▶ **What you need to do**: Continue the passage below on INA polymorphs crystallized from ionic liquids, starting right after its final sentence.
── Provided passage ──
In the first scenario, IR and Raman spectra confirmed the presence of dimers in the solution when [Emim][OAc] and [Emim][N(CN)2] were employed as solvents. The self-associated dimers in [Emim][N(CN)2] contradicted with the fact that form IV, which sustains through catemeric synthon, was obtained from this IL.

In order to attain better insights into such contradiction between solution aggregates and crystallization outcome, a saturated solution of INA in [Emim][N(CN)2] was prepared at 25 °C and cooled down to 6 °C where the nucleation event is more likely to happen. The cooling process was closely monitored via in situ Raman spectroscopy. Intriguingly, the original peak at 994 cm−1 gradually shifted to 1003 cm−1 as shown in Fig. 9a. A following examination under an optical microscope did not show any crystal. It is most likely that the self-association pattern of INA in [Emim][N(CN)2] shifted from dimers to catemers during the cooling, resulting in the formation of form IV, as observed in crystallization experiments.

image file: c7sc04353h-f9.tif
Fig. 9 Peak transition in Raman under cooling process. (a) INA in [Emim][N(CN)2]. (b) INA in [Emim][BF4].

In the second scenario where catemers and monomers were both present in the solution, any of the forms could be the final crystallization outcome. Catemers detected in [OHEmim][NTf2] corroborate well with the final polymorphic result (form III).

The possibility to detect the solution-structure link is limited in scenario 3 where no distinct peak was discovered both at 1005 cm−1 in Raman and at 1620–1640 cm−1 in IR. Monomers are the most likely to be present in this scenario due to the low solubility. NMR experiments (please check ESI for details) conducted at different concentrations with negligible peak shift confirmed the presence of monomers. The transition from monomers (994 cm−1 in Raman) to catemers (1003 cm−1) took place during the cooling from 25 °C to 6 °C as demonstrated by the in situ Raman studies in [Emim][BF4] (Fig. 9). This corroborates well with the final crystallization outcome.

E. DSILs to affect the polymorphic outcome of INA

As mentioned in the previous section, there have been limitations in using native ILs including restricted choice of cations and anions along with the undesirable properties (such as viscosity) of some ILs. These factors could partly restrict the accessible forms to two while [Emim] based ionic liquids were employed. For instance, the viscosity of [OHEmim][BF4] was too high, causing difficulty for stirring and filtering of solution. A similar example was [Emim][OAc] where the high viscosity and the strong dissolving power of the IL make the cooling crystallization at lower temperatures difficult.
───
── Dataset records ──
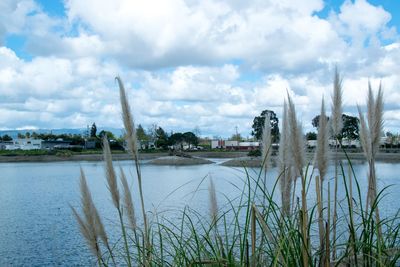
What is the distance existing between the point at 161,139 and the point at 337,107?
11490 cm

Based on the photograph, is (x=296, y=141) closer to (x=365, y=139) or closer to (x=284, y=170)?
(x=284, y=170)

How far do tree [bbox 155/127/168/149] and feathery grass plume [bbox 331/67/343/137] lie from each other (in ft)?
357

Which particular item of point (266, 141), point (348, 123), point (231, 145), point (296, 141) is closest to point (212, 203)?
point (266, 141)

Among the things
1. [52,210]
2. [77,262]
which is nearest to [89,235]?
[77,262]

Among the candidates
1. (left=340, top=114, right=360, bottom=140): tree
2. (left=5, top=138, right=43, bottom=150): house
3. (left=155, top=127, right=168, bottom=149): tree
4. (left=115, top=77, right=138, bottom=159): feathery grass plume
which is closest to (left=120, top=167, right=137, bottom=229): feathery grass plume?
(left=115, top=77, right=138, bottom=159): feathery grass plume

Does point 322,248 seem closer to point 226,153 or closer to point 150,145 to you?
point 226,153

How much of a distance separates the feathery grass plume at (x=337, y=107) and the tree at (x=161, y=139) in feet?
357

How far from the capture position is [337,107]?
290cm

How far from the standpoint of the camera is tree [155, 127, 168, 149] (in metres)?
113

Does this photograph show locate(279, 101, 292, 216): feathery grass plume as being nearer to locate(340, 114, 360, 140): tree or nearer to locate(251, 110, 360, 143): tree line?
Result: locate(251, 110, 360, 143): tree line

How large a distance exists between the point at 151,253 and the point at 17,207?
2537cm

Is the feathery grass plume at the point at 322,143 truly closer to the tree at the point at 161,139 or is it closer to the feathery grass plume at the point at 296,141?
the feathery grass plume at the point at 296,141

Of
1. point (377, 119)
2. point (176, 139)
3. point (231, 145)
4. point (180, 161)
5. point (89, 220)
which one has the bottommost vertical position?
point (180, 161)

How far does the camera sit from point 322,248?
2.36m
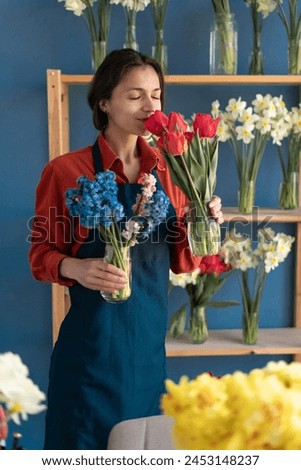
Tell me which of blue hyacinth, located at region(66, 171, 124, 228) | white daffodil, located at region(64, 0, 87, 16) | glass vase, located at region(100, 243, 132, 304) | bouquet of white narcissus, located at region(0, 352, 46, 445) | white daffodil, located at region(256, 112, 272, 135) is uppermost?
white daffodil, located at region(64, 0, 87, 16)

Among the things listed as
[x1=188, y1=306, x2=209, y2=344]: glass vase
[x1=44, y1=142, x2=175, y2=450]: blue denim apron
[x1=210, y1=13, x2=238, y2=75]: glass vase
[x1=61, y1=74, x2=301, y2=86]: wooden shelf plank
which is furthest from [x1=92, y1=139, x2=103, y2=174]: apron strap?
[x1=188, y1=306, x2=209, y2=344]: glass vase

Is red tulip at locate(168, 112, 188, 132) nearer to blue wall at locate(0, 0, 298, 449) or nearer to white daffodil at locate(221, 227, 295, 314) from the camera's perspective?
white daffodil at locate(221, 227, 295, 314)

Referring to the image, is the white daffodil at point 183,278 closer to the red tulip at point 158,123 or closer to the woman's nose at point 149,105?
the woman's nose at point 149,105

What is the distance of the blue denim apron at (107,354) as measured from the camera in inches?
73.2

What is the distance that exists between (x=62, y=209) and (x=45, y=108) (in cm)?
95

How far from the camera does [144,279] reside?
190 cm

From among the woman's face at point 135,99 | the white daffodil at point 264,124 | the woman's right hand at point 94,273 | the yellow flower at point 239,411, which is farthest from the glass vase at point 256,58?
the yellow flower at point 239,411

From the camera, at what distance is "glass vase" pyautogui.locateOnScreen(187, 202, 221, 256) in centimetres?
171

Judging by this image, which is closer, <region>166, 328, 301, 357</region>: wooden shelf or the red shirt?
the red shirt

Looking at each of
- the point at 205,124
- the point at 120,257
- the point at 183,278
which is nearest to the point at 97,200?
the point at 120,257

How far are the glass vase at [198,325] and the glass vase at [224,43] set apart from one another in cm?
87

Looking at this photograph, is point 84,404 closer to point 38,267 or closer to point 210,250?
point 38,267
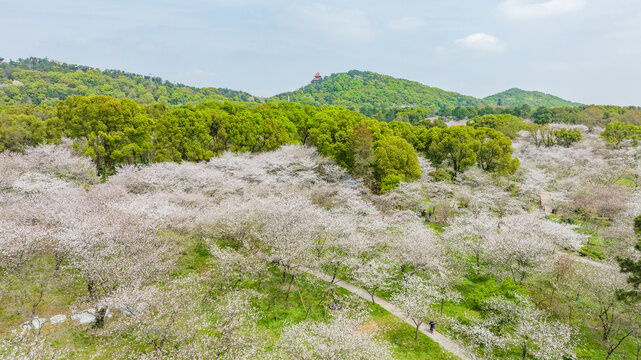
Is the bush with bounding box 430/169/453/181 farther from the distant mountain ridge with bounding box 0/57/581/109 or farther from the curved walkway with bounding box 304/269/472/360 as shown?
the distant mountain ridge with bounding box 0/57/581/109

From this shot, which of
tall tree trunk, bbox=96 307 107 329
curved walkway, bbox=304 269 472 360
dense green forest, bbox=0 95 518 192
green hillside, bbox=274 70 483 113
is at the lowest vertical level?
curved walkway, bbox=304 269 472 360

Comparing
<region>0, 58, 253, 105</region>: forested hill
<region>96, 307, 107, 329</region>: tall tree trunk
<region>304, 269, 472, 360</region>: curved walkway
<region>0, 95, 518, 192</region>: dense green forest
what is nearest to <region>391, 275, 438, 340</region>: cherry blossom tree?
<region>304, 269, 472, 360</region>: curved walkway

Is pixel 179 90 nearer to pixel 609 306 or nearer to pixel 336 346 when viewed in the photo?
pixel 336 346

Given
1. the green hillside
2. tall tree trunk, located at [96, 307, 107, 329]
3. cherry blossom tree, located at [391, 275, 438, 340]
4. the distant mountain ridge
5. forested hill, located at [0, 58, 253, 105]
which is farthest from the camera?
the green hillside

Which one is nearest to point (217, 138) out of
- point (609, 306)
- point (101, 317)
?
point (101, 317)

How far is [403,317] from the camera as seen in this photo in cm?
1725

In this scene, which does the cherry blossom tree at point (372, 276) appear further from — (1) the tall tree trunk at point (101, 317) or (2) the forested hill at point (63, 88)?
(2) the forested hill at point (63, 88)

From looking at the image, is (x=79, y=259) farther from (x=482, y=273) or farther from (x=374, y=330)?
(x=482, y=273)

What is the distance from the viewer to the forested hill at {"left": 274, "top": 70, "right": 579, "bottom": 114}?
488ft

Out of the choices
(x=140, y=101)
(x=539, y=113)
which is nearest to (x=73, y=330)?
(x=140, y=101)

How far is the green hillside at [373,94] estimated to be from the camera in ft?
488

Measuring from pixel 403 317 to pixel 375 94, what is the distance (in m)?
152

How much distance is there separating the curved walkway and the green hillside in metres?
124

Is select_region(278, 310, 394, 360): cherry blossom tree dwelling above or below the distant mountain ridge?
below
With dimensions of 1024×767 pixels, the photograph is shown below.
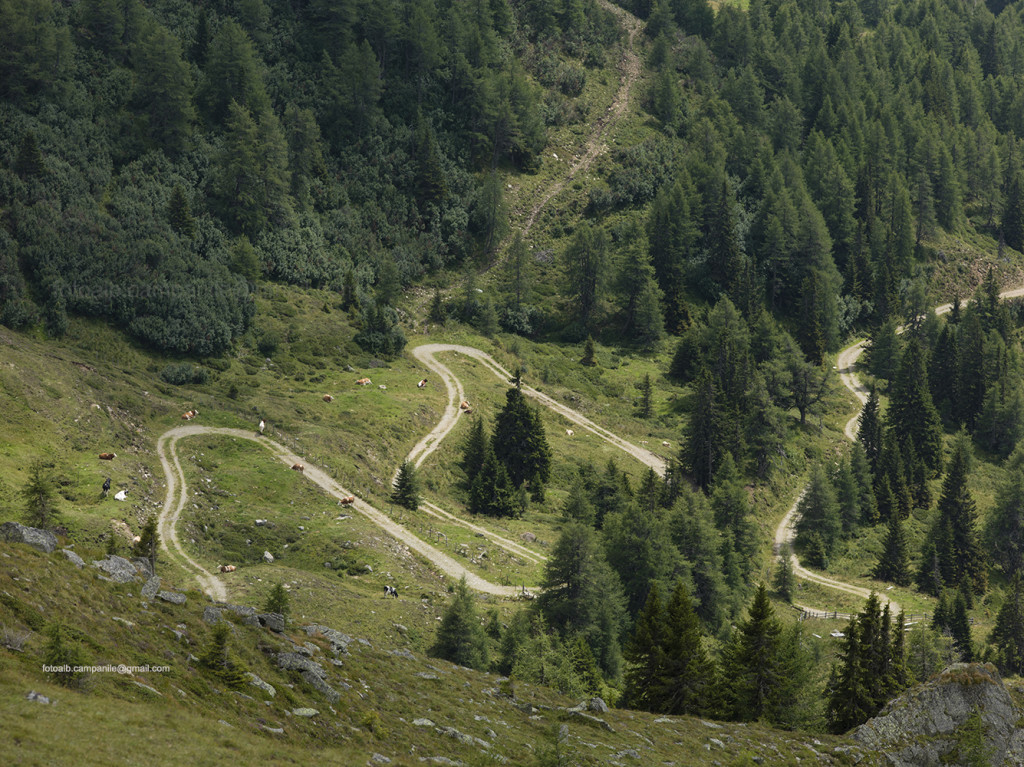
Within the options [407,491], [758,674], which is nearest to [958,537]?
[407,491]

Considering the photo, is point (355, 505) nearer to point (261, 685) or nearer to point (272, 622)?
───
▶ **Final answer**:
In hindsight, we thought that some of these limits could be circumvented by introducing double salt ionic liquids (DSILs) which may give access to novel ionic oligomers and ion clusters. DSILs were prepared by mixing a functional IL with a base IL. A desired base IL should be chosen with lowest possible viscosity, high thermal stability and relatively non-polar properties compared to the functional ILs. [Emim][NTf2] has all of the three aforementioned features, thus is adopted as the base IL in forming DSIL. The DSILs were designed to modify hydrogen bond propensities of individual ILs. It should be noted that the tuning process to prepare DSILs with different hydrogen bond donating (or accepting) propensities could result in higher possibility to observe various polymorphic outcomes. Moreover, the tuning step helps to utilize functional ILs with high viscosity or superior dissolving power, therefore adds more options for solvent selection in polymorphic screening.17

In this line, we first chose [Emim][OAc] to be added into the base IL at the 1[thin space (1/6-em)]:[thin space (1/6-em)]10 molar ratio to see whether the polymorphic outcome in this DSIL differs from what observed for [Emim][NTf2]. The lower proportion of [OAc] anions only influenced the ratio of minor form in the solid mixture, as shown in Fig. 8. While crystallization outcome from [Emim][NTf2] showed the existence of form I with form III as the dominant form, the crystallization outcome from [Emim][OAc]0.1[NTf2]0.9 consisted of pure form III (Fig. 10).

image file: c7sc04353h-f10.tif
Fig. 10 The stacked PXRD patterns indicate the occurrence of form III from [Emimv][OAc]0.1[NTf2]0.9. [Emim]0.9[OHEmim]0.1[NTf2]0.9[BF4]0.1 provides the possibility to see form III in some occasions and form II in others.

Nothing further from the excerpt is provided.